O Senador Randolfe Rodrigues explodiu em cólera na sessão do Senado Federal, logo após o canal CNN veicular imagens da invasão do Palácio do Planalto, no dia 8 de janeiro, onde o Ministro-Chefe do Gabinete de Segurança Institucional, homem de confiança do Presidente Lula, aparece entre os baderneiros. Disse o Senador Randolfe, referindo-se ao PT e aos adversários de Jair Bolsonaro: “Nós somos as vítimas do 8 de janeiro. Por isso, naquele dia, prendemos mais de mil e é por isso que nós temos, sequencialmente, feito as operações conduzidas pelo STF e pela Polícia Federal”. Nas palavras do Senador, o STF e a Polícia Federal estão à serviço dele e dos partidos do governo. 

Junte-se isso à resposta dada, em Nova York, pelo Ministro do Supremo Tribunal Federal, Luís Roberto Barroso, a um eleitor do Jair Bolsonaro e se tem o quadro de uma campanha onde o Supremo Tribunal Federal e a oposição a Jair Bolsonaro caminharam juntos. Disse o Ministro: “Perdeu mané, não amole”. Ou seja, “nós vencemos e vocês perderam”. 

Tenha o “Perdeu Mané”, esse sentido ou não, se somos, de verdade, uma democracia, toda vez que é encerrada uma campanha e divulgados os resultados, feita a diplomação e empossados os eleitos, o jogo está jogado.

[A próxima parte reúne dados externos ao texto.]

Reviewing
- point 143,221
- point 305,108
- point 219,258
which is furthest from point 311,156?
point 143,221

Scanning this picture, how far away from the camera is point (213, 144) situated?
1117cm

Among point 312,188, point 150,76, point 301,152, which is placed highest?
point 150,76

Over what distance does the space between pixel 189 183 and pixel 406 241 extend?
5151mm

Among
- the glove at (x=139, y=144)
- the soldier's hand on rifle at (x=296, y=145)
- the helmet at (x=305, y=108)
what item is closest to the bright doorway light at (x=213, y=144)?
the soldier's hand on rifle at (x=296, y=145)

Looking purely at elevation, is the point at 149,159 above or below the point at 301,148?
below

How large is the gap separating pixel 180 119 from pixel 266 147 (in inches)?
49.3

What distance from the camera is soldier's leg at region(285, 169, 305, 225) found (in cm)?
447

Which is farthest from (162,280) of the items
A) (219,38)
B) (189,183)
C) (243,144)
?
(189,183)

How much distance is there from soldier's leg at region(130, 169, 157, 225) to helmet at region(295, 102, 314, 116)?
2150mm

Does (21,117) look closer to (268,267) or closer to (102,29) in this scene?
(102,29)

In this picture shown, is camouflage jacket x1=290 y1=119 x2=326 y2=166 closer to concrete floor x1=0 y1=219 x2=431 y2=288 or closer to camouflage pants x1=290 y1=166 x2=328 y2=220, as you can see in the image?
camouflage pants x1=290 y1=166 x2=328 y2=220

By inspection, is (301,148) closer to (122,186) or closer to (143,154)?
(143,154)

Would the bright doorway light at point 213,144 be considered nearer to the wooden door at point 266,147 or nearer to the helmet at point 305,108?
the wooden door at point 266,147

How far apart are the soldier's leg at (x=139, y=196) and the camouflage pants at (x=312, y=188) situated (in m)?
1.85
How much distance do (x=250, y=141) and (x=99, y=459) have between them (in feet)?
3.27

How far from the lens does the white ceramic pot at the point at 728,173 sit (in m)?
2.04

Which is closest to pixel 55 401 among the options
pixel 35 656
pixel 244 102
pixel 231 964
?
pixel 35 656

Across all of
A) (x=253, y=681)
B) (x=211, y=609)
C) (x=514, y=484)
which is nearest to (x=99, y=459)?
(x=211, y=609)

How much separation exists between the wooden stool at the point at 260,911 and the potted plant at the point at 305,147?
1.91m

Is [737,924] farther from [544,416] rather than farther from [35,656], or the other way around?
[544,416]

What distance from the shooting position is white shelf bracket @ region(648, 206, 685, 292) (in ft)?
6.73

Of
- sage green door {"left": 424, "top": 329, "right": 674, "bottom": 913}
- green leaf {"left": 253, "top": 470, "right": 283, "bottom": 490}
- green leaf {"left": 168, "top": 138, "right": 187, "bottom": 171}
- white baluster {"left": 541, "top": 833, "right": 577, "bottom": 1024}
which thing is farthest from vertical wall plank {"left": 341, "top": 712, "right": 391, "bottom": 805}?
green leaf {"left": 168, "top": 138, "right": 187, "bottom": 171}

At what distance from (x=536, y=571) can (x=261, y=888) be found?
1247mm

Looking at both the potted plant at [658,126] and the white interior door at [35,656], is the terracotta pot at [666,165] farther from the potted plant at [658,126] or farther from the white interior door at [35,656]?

Os vencedores governam e os derrotados assumem o papel de opositores ao governo, pois deste modo, todos os eleitores estarão representados, tanto os que votaram nos vencedores, como os que escolheram os que perderam. 

Uma democracia estará em risco e poderá desaparecer quando a cidadania dos eleitores que votaram nos candidatos que perderam for anulada à espera de uma nova eleição, que, por falta de oposição, repetirá, com certeza, o resultado da eleição anterior. É desse jeito que muitas tiranias se instalam. 

Portanto, a campanha de 2022 está encerrada, gostemos ou não do modo como ela ocorreu. A partir do resultado é preciso que a oposição exerça com liberdade o papel que lhe cabe, principalmente, no Congresso Nacional, sem que um dos lados tome para si a caneta do Poder Judiciário como deseja ou já faz, o Senador Randolfe Rodrigues. Se as palavras dele não forem só força retórica, a oposição corre o sério risco de não sobreviver e com ela desaparecerá também a democracia.